Bipolar Disorder

Systematic Enhancement Treatment Program for Bipolar Disorder (STEP-BD)

Treatment Summary: The program was conducted from 1998-2005 and included 4361 participants across 22 U.S. clinical sites. Patients participated in the program for at least two years.The largest Bipolar Disorder research program ever conducted. The program included three major, randomized control trials in which patients were given mood stabilizers, anti-depressants, and/ or intensive or brief psychotherapy. Psychotherapy types included cognitive-behavioral, interpersonal and social rhythm, and family-focused therapy. In addition, a control group was given psychoeducation on aspects of bipolar disorder. The combination of mood stabilizers with intensive psychosocial interventions yielded the most positive results. However, none of the psychotherapy models were significantly better than the other. Bottom line; there is currently no best treatment for patients suffering from bipolar disorder, although the combination of medication with psychotherapy appears promising.

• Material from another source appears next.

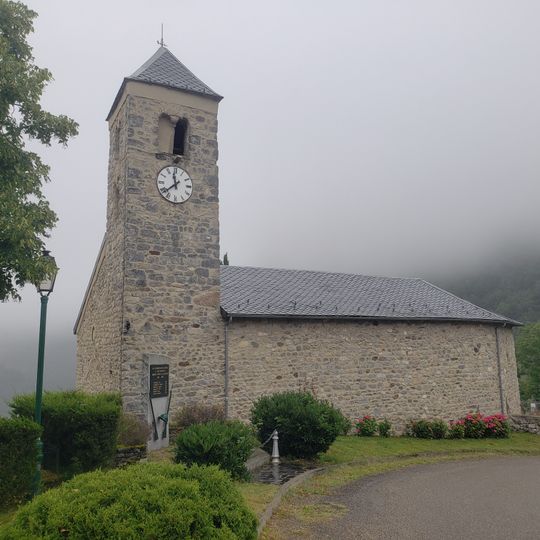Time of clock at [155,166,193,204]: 11:38
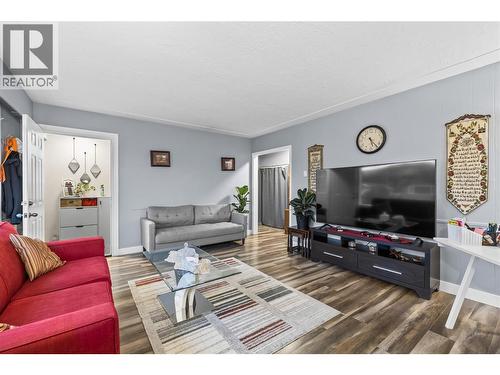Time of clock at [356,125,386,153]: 5:23
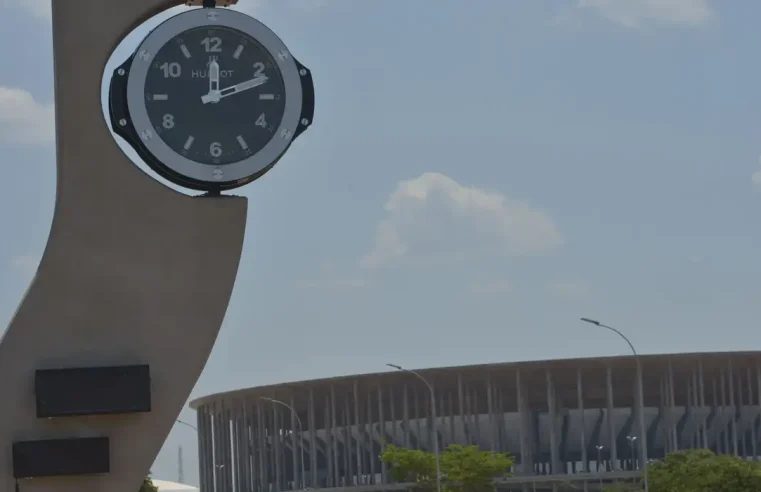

  • Reference: Parikh, S., LeBlanc, S., & Ovanessian, M. (2010). Advancing Bipolar Disorder: Key Lessons From the Systematic Treatment Enhancement Program for Bipolar Disorder (STEP-BD). The Canadian Journal of Psychiatry, 55(3), 136-143.
  • Submitter: Tim Reynolds

Psychopharmacological and Non-Pharmacological

Treatment Summary: Bipolar Disorder, as with many other mental disorders is difficult to treat effectively. Studies have shown that an effective measure is to be myopic in goal desire (full recovery) while not being myopic in treatment method. An example of forward thinking and forward treatment could be a combination of Lithium and non-pharmacological therapy. When treatments are individualized and not generalized, efficacy is more evident and outcome is more beneficial. Possible Process of treatment: Initial treatment upon occurrence, Maintenance treatment (continuation), Medication - Lithium, Psychotherapy, CBT.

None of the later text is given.